Rewrite everything in the RISC-V core notes from "If we run ExecuteTest, we" down to "signal come from.", using "ExecuteStageTest" wherever "ExecuteTest" appears.

§ **QUOTED TEXT**
[Start]

Therefore, we need to find the correct signal drive io.memory_write_enable and io.memory_read_enable. The io.memory_write_enable is used to implement store operate and the io.memory_read_enable is used to implement load operate.

Image Not Showing Possible Reasons
  • The image was uploaded to a note which you don't have access to
  • The note which the image was originally uploaded to has been deleted
Learn More →

When we check the InstructionTypes defined by InstructionDecode.scala, load instructions are defined as InstructionsTypeL and store instructions are defined as InstructionsTypeS

Code can be found in src/main/scala/riscv/core/InstructionDecode.scala

Instruction Decode scala code
object InstructionsTypeL {
  val lb  = "b000".U
  val lh  = "b001".U
  val lw  = "b010".U
  val lbu = "b100".U
  val lhu = "b101".U
}

object InstructionsTypeI {
  val addi  = 0.U
  val slli  = 1.U
  val slti  = 2.U
  val sltiu = 3.U
  val xori  = 4.U
  val sri   = 5.U
  val ori   = 6.U
  val andi  = 7.U
}

object InstructionsTypeS {
  val sb = "b000".U
  val sh = "b001".U
  val sw = "b010".U
}

We can use opcode to check whether the instruction is load or store or not, and then determine the enable signal is True or False.

Execution

If we run ExecuteTest, we will get the following error :

[info]   firrtl.passes.PassExceptions: firrtl.passes.CheckInitialization$RefNotInitializedException:  @[src/main/scala/riscv/core/Execute.scala 32:24] : [module Execute]  Reference alu is not fully initialized.
[info]    : alu.io.op1 <= VOID
[info] firrtl.passes.CheckInitialization$RefNotInitializedException:  @[src/main/scala/riscv/core/Execute.scala 32:24] : [module Execute]  Reference alu is not fully initialized.
[info]    : alu.io.op2 <= VOID
[info] firrtl.passes.CheckInitialization$RefNotInitializedException:  @[src/main/scala/riscv/core/Execute.scala 32:24] : [module Execute]  Reference alu is not fully initialized.
[info]    : alu.io.func <= VOID

According to the execute stage diagram shown below, we can notice that the two input, aluop1_source and aluop2_source, determine where the alu_op signal come from.

image

If we check the InstructionDecode.scala, we would know the relationship between alu_op and aluop_source. Therefore, we could use conditionals to complete our code.

[End]

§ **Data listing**
[Start]

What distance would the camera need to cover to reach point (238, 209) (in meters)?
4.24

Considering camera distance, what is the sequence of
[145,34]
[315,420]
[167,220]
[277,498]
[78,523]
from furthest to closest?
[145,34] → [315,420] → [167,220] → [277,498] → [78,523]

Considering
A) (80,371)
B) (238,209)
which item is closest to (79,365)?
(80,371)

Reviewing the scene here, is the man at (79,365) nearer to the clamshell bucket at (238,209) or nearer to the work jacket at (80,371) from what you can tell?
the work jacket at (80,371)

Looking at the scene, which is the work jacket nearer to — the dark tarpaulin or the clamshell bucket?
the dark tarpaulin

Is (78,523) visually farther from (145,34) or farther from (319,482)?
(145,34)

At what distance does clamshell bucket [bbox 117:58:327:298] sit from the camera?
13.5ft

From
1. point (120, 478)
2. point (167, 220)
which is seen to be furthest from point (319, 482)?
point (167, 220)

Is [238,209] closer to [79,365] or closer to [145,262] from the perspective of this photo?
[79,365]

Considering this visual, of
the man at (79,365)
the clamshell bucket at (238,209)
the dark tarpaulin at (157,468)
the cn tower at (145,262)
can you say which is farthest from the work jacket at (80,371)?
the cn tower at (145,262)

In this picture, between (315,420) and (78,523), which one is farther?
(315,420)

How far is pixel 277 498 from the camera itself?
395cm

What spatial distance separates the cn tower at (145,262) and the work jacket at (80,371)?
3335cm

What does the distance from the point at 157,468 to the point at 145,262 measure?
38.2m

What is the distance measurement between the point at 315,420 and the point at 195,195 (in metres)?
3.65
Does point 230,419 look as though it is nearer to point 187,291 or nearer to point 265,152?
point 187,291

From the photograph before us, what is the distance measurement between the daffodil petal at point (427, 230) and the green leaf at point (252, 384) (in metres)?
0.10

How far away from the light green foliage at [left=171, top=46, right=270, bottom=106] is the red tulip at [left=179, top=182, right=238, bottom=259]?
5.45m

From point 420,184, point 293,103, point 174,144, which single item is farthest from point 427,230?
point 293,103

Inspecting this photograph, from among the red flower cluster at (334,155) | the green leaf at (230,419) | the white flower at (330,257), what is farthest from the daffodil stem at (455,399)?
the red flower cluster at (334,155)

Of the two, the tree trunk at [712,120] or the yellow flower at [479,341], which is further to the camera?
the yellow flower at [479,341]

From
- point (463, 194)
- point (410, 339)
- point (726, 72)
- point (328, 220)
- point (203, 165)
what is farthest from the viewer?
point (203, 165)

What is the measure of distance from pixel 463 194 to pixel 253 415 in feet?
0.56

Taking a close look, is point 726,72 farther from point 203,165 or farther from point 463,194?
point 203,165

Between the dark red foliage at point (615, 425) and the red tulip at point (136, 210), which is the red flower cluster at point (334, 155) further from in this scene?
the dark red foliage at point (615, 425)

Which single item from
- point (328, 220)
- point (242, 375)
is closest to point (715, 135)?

[End]

§ **TASK RESPONSE**
If we run ExecuteStageTest, we will get the following error :

[info]   firrtl.passes.PassExceptions: firrtl.passes.CheckInitialization$RefNotInitializedException:  @[src/main/scala/riscv/core/Execute.scala 32:24] : [module Execute]  Reference alu is not fully initialized.
[info]    : alu.io.op1 <= VOID
[info] firrtl.passes.CheckInitialization$RefNotInitializedException:  @[src/main/scala/riscv/core/Execute.scala 32:24] : [module Execute]  Reference alu is not fully initialized.
[info]    : alu.io.op2 <= VOID
[info] firrtl.passes.CheckInitialization$RefNotInitializedException:  @[src/main/scala/riscv/core/Execute.scala 32:24] : [module Execute]  Reference alu is not fully initialized.
[info]    : alu.io.func <= VOID

According to the execute stage diagram shown below, we can notice that the two input, aluop1_source and aluop2_source, determine where the alu_op signal come from.